HQ and Client agree that HQ shall grant to Client for and in consideration of
the agreements and fee(s) set forth herein, a license to use the Office(s) as
from time to time designated by HQ and, in common with HQ's other clients, a
license to use HQ's Business Center facilities and services, in accordance
with the terms hereof.
1. BASIC TERMS. This Section 1 contains the basic terms of this Agreement
and all provisions of this Agreement are to be read in accord therewith:
A. Base Services: HQ's Complete Executive Office Program, including the
use of executive offices complete with professional administrative
staff, telephone answering and such other inclusive services as defined
in Schedule "A".
B. Additional Services: Access to additional business services for
purchase as needed by Client, including secretarial, administrative,
telecommunications support and such other services are as defined in
Schedule "B".
C. HQ Business Center Pleasanton
D. Building 0000 Xxxxxxxxxx Xxxx Xxxx, Xxxxxxxxxx, XX 00000
E. Office [(number(s)] 23 having a maximum occupancy of 2 person(s).
F. Commencement Date December 1, 1997
G. Initial Term 12 Months
H. End of Initial Term November 30, 1998
I. Monthly Base Services Fee $1669.00
J. Refundable Services Retainer $2503.50
2. OFFICE. Client shall, as part of the Base Services, be granted a
license to use the Office and shall have access to the Office twenty-four
(24) hours a day, seven (7) days a week. HQ agrees to provide office
cleaning, maintenance services, electric heating and air conditioning to the
Office for normal office use in such reasonable quantities and during such
reasonable hours as shall be determined by HQ or the Building. In addition,
Client will have reasonable use of HQ common area facilities. Client shall
use the Office and common areas of the HQ Business Center solely for general
office use in the conduct of the Client's business.

THE TASK
Copy from the office service agreement the part that opens with the words containing "1. BASIC TERMS." and closes with "of 2 person(s).", reproducing it word for word. The listing that comes after this agreement text plays no part in the work.

DATA SEGMENT

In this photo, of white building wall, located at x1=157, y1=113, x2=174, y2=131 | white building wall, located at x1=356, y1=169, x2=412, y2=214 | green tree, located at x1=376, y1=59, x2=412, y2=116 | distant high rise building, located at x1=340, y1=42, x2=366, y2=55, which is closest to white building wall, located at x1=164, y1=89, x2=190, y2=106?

WRITTEN ANSWER
1. BASIC TERMS. This Section 1 contains the basic terms of this Agreement
and all provisions of this Agreement are to be read in accord therewith:
A. Base Services: HQ's Complete Executive Office Program, including the
use of executive offices complete with professional administrative
staff, telephone answering and such other inclusive services as defined
in Schedule "A".
B. Additional Services: Access to additional business services for
purchase as needed by Client, including secretarial, administrative,
telecommunications support and such other services are as defined in
Schedule "B".
C. HQ Business Center Pleasanton
D. Building 0000 Xxxxxxxxxx Xxxx Xxxx, Xxxxxxxxxx, XX 00000
E. Office [(number(s)] 23 having a maximum occupancy of 2 person(s).